Il loro identikit è ormai noto alla polizia, sono sempre giovanissimi e possono rappresentare l’incubo di baristi, negozianti e anche dei loro coetanei. Le denunce riportano sempre la stessa sequenza: un gruppo di ragazzini nordafricani circonda la preda partendo dalla richiesta di una sigaretta per poi aggredirla con calci e pugni prima di scappare con cellulare, portafoglio o catenina d’oro. TikTok è il loro mezzo di comunicazione preferito. E che dovranno mai comunicare? A prima vista, il proprio orgoglio magrebino. A un’occhiata più attenta non sfugge una buona dose di disagio, ignorato dalle pagine del Corriere e di Vogue che hanno trattato il fenomeno a partire da un’attenta analisi del «maranza-style». Sembra sia solo un trend, espressione di una nuova «subcultura urbana».

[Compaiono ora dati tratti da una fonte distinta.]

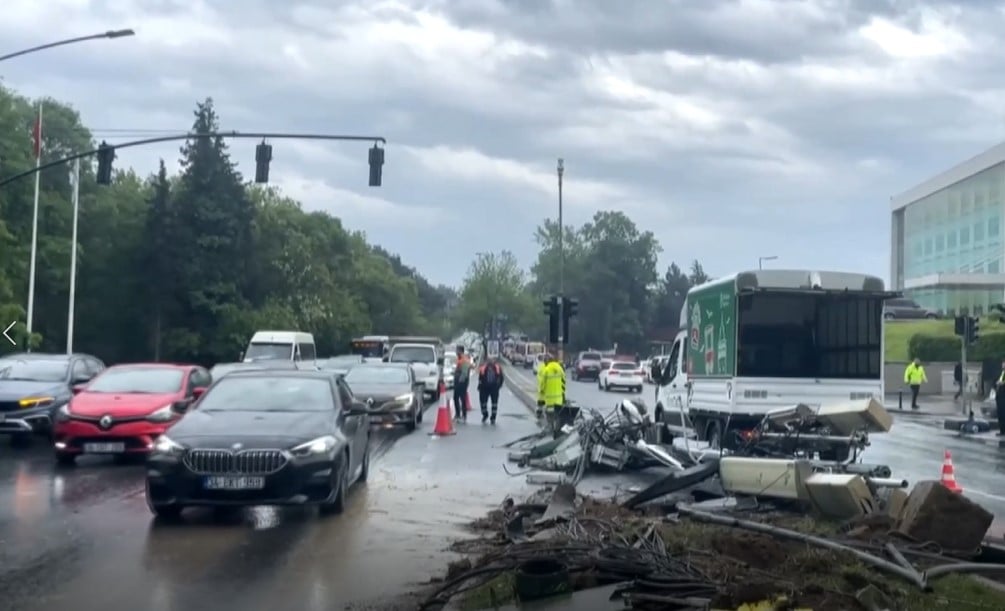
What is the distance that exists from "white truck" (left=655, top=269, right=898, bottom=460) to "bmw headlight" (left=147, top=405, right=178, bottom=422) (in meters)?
7.82

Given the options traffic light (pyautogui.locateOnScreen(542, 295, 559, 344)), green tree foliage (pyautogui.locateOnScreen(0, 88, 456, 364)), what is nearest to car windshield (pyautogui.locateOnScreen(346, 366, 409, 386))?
traffic light (pyautogui.locateOnScreen(542, 295, 559, 344))

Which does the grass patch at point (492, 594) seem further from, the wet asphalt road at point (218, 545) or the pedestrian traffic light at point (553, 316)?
the pedestrian traffic light at point (553, 316)

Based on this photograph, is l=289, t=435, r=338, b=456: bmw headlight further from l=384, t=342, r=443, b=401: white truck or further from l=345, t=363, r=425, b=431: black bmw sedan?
l=384, t=342, r=443, b=401: white truck

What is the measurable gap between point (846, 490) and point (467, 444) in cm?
1347

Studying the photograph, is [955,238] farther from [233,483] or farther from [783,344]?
[233,483]

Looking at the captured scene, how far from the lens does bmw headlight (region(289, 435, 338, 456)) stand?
41.8 ft

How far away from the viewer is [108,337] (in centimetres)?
7744

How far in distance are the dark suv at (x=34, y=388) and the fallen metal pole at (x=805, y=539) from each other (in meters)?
13.2

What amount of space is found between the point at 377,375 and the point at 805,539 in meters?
21.6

O meglio, si è parlato di «storie di disagio economico e sociale alle spalle» o di «microcriminalità» – che poi “micro” vallo a dire al 19enne ucraino Danilo Shydlovskyi che li ha incontrati a Porta Garibaldi e si è ritrovato la faccia sfregiata da fronte a mento. Si è poi parlato di quanto il termine nasconda «un certo razzismo» o di quanto prediligere la lingua araba tra di loro sia «un’aspetto che crea ulteriore ghettizzazione». Vogue sfiora quasi il poetico quando li descrive come «il simbolo di un’epoca che li vede cercare il proprio posto nel mondo come modelli che ogni giorno sfilano nelle strade come se fossero passerelle, vogliono essere osservati, ripresi, imitati. È così che nasce un movimento, una subcultura, in modo di esprimersi collettivo che nell’unione trova la sua forza».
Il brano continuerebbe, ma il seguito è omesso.